§ WORK TO BE COMPLETED
Only lines with the string "used" are wanted. Pull them out of the data.

------ EXERCISE MATERIALS

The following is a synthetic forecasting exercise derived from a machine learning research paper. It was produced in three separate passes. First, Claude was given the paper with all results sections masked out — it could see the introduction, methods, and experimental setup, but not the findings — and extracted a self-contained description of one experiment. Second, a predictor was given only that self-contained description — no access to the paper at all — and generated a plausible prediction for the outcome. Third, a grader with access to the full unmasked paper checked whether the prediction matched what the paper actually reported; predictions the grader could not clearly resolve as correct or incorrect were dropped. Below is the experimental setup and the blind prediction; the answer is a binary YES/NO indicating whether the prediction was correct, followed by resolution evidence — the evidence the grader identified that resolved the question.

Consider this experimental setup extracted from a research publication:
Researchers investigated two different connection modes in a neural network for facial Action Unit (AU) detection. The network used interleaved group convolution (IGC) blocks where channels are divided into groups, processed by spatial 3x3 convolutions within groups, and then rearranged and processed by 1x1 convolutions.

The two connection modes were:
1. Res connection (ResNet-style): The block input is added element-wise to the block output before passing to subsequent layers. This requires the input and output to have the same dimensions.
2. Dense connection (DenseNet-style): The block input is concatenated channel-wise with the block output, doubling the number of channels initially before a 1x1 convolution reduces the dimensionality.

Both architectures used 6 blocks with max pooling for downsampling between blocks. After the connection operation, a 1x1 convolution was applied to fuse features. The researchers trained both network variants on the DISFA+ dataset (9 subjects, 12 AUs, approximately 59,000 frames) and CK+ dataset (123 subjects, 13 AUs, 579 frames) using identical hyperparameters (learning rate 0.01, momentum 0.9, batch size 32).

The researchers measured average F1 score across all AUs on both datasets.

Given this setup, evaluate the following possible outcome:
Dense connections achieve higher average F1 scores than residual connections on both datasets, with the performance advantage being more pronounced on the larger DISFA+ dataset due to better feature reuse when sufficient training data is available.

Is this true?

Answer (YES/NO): YES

------------

§ RESULT BELOW
Researchers investigated two different connection modes in a neural network for facial Action Unit (AU) detection. The network used interleaved group convolution (IGC) blocks where channels are divided into groups, processed by spatial 3x3 convolutions within groups, and then rearranged and processed by 1x1 convolutions.
Both architectures used 6 blocks with max pooling for downsampling between blocks. After the connection operation, a 1x1 convolution was applied to fuse features. The researchers trained both network variants on the DISFA+ dataset (9 subjects, 12 AUs, approximately 59,000 frames) and CK+ dataset (123 subjects, 13 AUs, 579 frames) using identical hyperparameters (learning rate 0.01, momentum 0.9, batch size 32).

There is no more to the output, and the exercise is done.